Before we rush to war with Iraq again, Americans must know what happened in the last war. In 1991, we bombed Iraq's civilian infrastructure to "accelerate the effect of sanctions" knowing it would shut down their water and sewage systems. (1) The UN reported there would soon be "epidemic and famine" and "time was short" to prevent it. We said that "by making life uncomfortable for the Iraqi people we would encourage them to remove President Saddam Hussein." (2) And we waited for this to happen.

We used epidemic and famine as tools of our foreign policy. We did it to cause suffering--and death--to get regime change at low cost. We tried to force the Iraqis to do it. But it was not low cost.

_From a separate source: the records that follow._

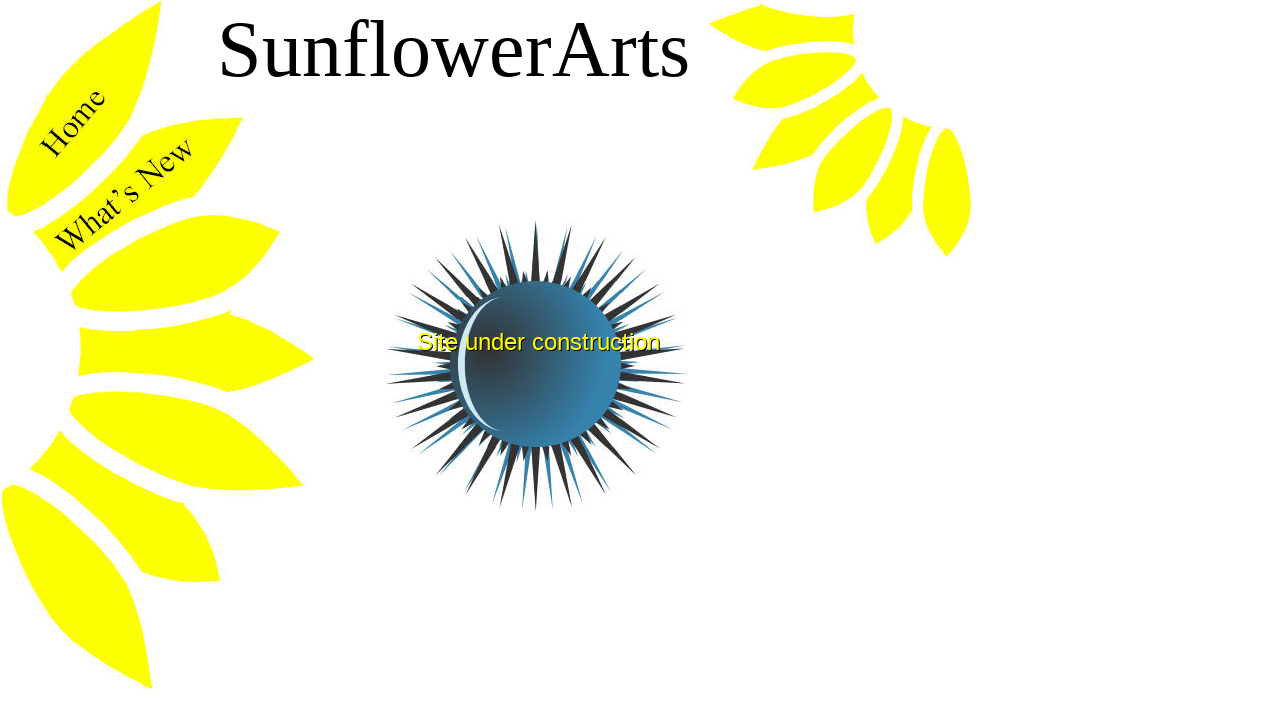

--- FILE ---
content_type: text/html
request_url: http://www.users.totalise.co.uk/~d.apollo/
body_size: 869
content:
<html>
<head>
<!--Serif WebPlus 7.0 HTML Export-->
<!--Supports HTML 4.0-->
<meta http-equiv="Content-Type" content="text/html">
<meta name="Generator" content="Serif WebPlus 7.0">
<title>  </title>
<style type="text/css">
<!--
#Normal-P
        {
        margin:0.0pt 0.0pt 0.0pt 0.0pt; text-align:left; 
        }
#PPStyle1-P
        {
        margin:0.0pt 0.0pt 0.0pt 0.0pt; text-align:center; 
        }
#Normal-C
        {
        font-family:Times New Roman, serif; font-size:12.0pt; 
        }
#PPStyle0-C
        {
        font-family:Times New Roman, serif; font-size:60.0pt; 
        }
#PPStyle2-C
        {
        font-family:Chanson Heavy SF, sans-serif; font-size:18.0pt; 
        }
#PPStyle3-C
        {
        font-family:Chanson Heavy SF, sans-serif; font-size:18.0pt; 
        color:#ffff00; 
        }
-->
</style>
</head>
<body bgcolor="#ffffff" link="#0000ff" vlink="#800080" text="#000000" topmargin=0 leftmargin=0>
<div style="position:absolute; left:709px; top:3px; width:264px; height:256px;">
    <img src="clipboard.jpg" width=264 height=256 border=0></div>
<div style="position:absolute; left:922px; top:843px; width:62px; height:107px;">
    <img src="clipboard-000.jpg" width=62 height=107 border=0></div>
<div style="position:absolute; left:2px; top:1px; width:314px; height:691px;">
    <img src="clipboard-001.jpg" width=314 height=691 border=0></div>
<div style="position:absolute; left:217px; top:4px; width:532px; height:143px;">
    <table width=532px border=0 cellpadding=0 cellspacing=0>
    <tr><td valign=top align=left>
    <p id=Normal-P>
        <span id=PPStyle0-C>SunflowerArts</span><span id=Normal-C><br></span>
    </p>
    </td></tr>
    </table>
</div>
<div style="position:absolute; left:30px; top:54px; width:115px; height:121px;">
    <img src="img38.jpg" width=115 height=121 border=0></div>
<div style="position:absolute; left:46px; top:95px; width:198px; height:175px;">
    <img src="img39.jpg" width=198 height=175 border=0></div>
<div style="position:absolute; left:386px; top:225px; width:301px; height:284px;">
    <img src="img40.jpg" width=301 height=284 border=0></div>
<div style="position:absolute; left:385px; top:221px; width:301px; height:290px;">
    <img src="img41.jpg" width=301 height=290 border=0></div>
<div style="position:absolute; left:450px; top:281px; width:171px; height:166px;">
    <img src="img42.jpg" width=171 height=166 border=0></div>
<div style="position:absolute; left:458px; top:297px; width:93px; height:134px;">
    <img src="img43.jpg" width=93 height=134 border=0></div>
<div style="position:absolute; left:417px; top:329px; width:244px; height:76px;">
    <table width=244px border=0 cellpadding=0 cellspacing=0>
    <tr><td valign=top align=left>
    <p id=PPStyle1-P>
        <span id=PPStyle2-C>Site under construction</span><span id=Normal-C><br></span>
    </p>
    </td></tr>
    </table>
</div>
<div style="position:absolute; left:416px; top:328px; width:244px; height:78px;">
    <table width=244px border=0 cellpadding=0 cellspacing=0>
    <tr><td valign=top align=left>
    <p id=PPStyle1-P>
        <span id=PPStyle3-C>Site under construction</span><span id=Normal-C><br></span>
    </p>
    </td></tr>
    </table>
</div>
</body>
</html>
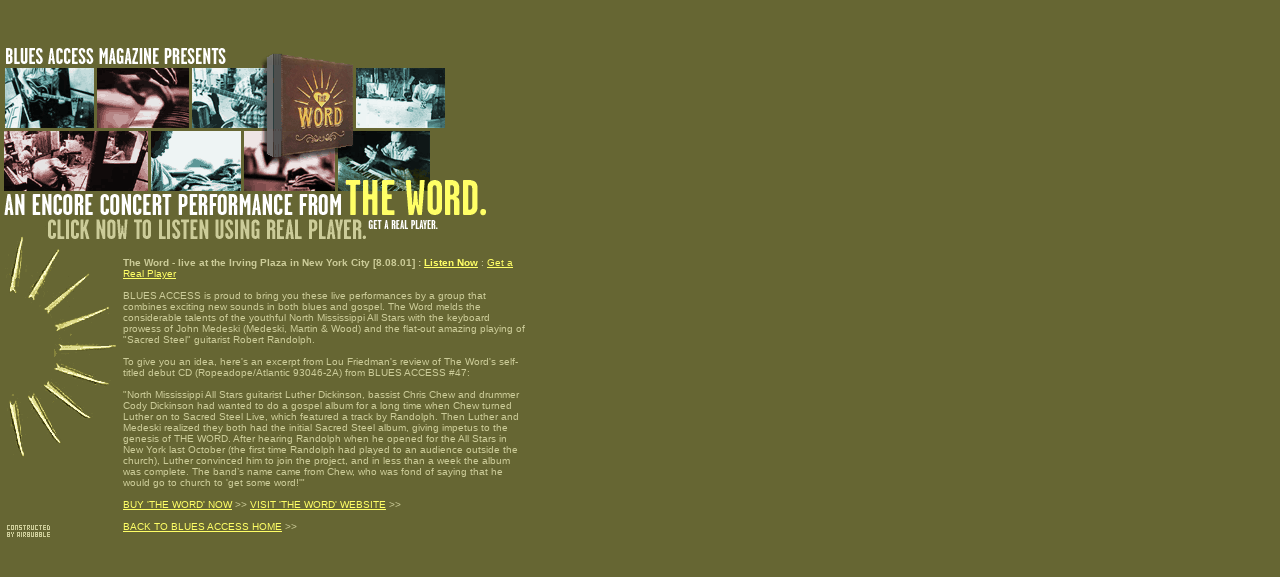

--- FILE ---
content_type: text/html
request_url: http://www.bluesaccess.com/word/index.html
body_size: 1595
content:
<html>
<head>
<title>Blues Access presents The Word</title><base target="_top"></head>
<META NAME="description" CONTENT="blues access, blues magazine, red rooster, blues, gospel">
<META NAME="keywords" CONTENT="blues access, blues magazine, red rooster, blues, gospel">
<META NAME="author" CONTENT="blues access, blues magazine, red rooster, blues, gospel">
<META NAME="distribution" CONTENT="global">
<body bgcolor=666633 link=ffff66 alink=ffcc33 vlink=cc9900 text=cccc99 topmargin=0 leftmargin=0 rightmargin=0 bottommargin=0 marginwidth=0 marginheight=0>
<table bgcolor=666633 border=0 cellpadding=0 cellspacing=0 width=528><tr><td colspan=4><IMG SRC="word_imgs/1_4.gif" WIDTH="528" HEIGHT="43" BORDER="0"></td></tr><tr><td colspan=1><IMG SRC="word_imgs/2_1.gif" WIDTH="123" HEIGHT="22" BORDER="0"></td><td colspan=1><IMG SRC="word_imgs/2_2.gif" WIDTH="118" HEIGHT="22" BORDER="0"></td><td colspan=1><IMG SRC="word_imgs/2_3.gif" WIDTH="125" HEIGHT="22" BORDER="0"></td></tr><tr><td colspan=2><IMG SRC="word_imgs/3_2.gif" WIDTH="241" HEIGHT="64" BORDER="0"></td><td colspan=1><IMG SRC="word_imgs/3_3.gif" WIDTH="125" HEIGHT="64" BORDER="0"></td><td colspan=1><IMG SRC="word_imgs/3_4.gif" WIDTH="162" HEIGHT="64" BORDER="0"></td></tr><tr><td colspan=2><IMG SRC="word_imgs/4_2.gif" WIDTH="241" HEIGHT="63" BORDER="0"></td><td colspan=1><IMG SRC="word_imgs/4_3.gif" WIDTH="125" HEIGHT="63" BORDER="0"></td><td colspan=1><IMG SRC="word_imgs/4_4.gif" WIDTH="162" HEIGHT="63" BORDER="0"></td></tr><tr><td colspan=4><IMG SRC="word_imgs/5_4.gif" WIDTH="528" HEIGHT="26" BORDER="0"></td></tr><tr><td colspan=3><A HREF="http://www.airbubble.com/ram/word_live_ba.ram"><IMG SRC="word_imgs/6_3.gif" WIDTH="366" HEIGHT="28" BORDER="0"></A></td><td colspan=1><A HREF="http://proforma.real.com/real/player/player.html%3Fdc%3D1010109108%26lang%3D%26loc%3D%26src%3D010822realhome_mac" TARGET="_blank"><IMG SRC="word_imgs/6_4.gif" WIDTH="162" HEIGHT="28" BORDER="0"></A></td></tr><tr><td colspan=1 valign=top><IMG SRC="word_imgs/7_1.gif" WIDTH="123" HEIGHT="214" BORDER="0"></td><td colspan=3 rowspan=2 valign=top><font face="Verdana, Arial, Helvetica, sans-serif" size=-2><br><b>The Word - live at the Irving Plaza in New York City [8.08.01] : <A HREF="http://www.airbubble.com/ram/word_live_ba.ram">Listen Now</a></b> : <A HREF="http://www.real.com">Get a Real Player</a><br><br>BLUES ACCESS is proud to bring you these live performances by a group that combines exciting new sounds in both blues and gospel. The Word melds the considerable talents of the youthful North Mississippi All Stars with the keyboard prowess of John Medeski (Medeski, Martin & Wood) and the flat-out amazing playing of "Sacred Steel" guitarist Robert Randolph.<br><br>To give you an idea, here's an excerpt from Lou Friedman's review of The Word's self-titled debut CD (Ropeadope/Atlantic 93046-2A) from BLUES ACCESS #47:<br><br>"North Mississippi All Stars guitarist Luther Dickinson, bassist Chris Chew and drummer Cody Dickinson had wanted to do a gospel album for a long time when Chew turned Luther on to Sacred Steel Live, which featured a track by Randolph. Then Luther and Medeski realized they both had the initial Sacred Steel album, giving impetus to the genesis of THE WORD. After hearing Randolph when he opened for the All Stars in New York last October (the first time Randolph had played to an audience outside the church), Luther convinced him to join the project, and in less than a week the album was complete. The band�s name came from Chew, who was fond of saying that he would go to church to 'get some word!'"<br><br><A HREF="http://www.amazon.com/exec/obidos/ASIN/B00005M98F/airbubble-20" TARGET="_blank">BUY 'THE WORD' NOW</A> >>   <A HREF="http://www.whatistheword.com" TARGET="_blank">VISIT 'THE WORD' WEBSITE</A> >><br><br><A HREF="http://www.bluesaccess.com/ba_home.html">BACK TO BLUES ACCESS HOME</A> >><br><br></td></tr><tr><td colspan=1 valign=bottom><br><A HREF="http://www.airbubble.com" TARGET="_blank"><IMG SRC="word_imgs/8_1.gif" WIDTH="123" HEIGHT="26" BORDER="0"></A></td></tr></table>
<br>
</body>
</html>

We learned from the New England Journal of Medicine in 1992 what happened: "These results provide strong evidence that the Gulf war and trade sanctions caused a threefold increase in mortality among Iraqi children under five years of age. We estimate that an excess of more that 46,900 children died between January and August 1991." (3)

That report was virtually ignored in this country, so that by 1999 UNICEF had to report on 500,000 excess Iraqi children's deaths. (4)

A World-Trade-Center's worth of Iraqi children continue to die every month. Diarrhea is "the prime killer." (5) Meanwhile we live in a fantasy world of surgical bombing, with few civilian casualties, and the untrue belief that the oil-for-food program could possibly meet Iraq's needs. (6)

But these basic facts are unknown to most Americans. A second Gulf War, done the same way as the first, may just overflow the reservoir of anger and hatred we've created by our policies. No one knows what will happen then. Until we recognize what we've done, we cannot judge what might happen. (7)

Posted originally on August 11, 2002.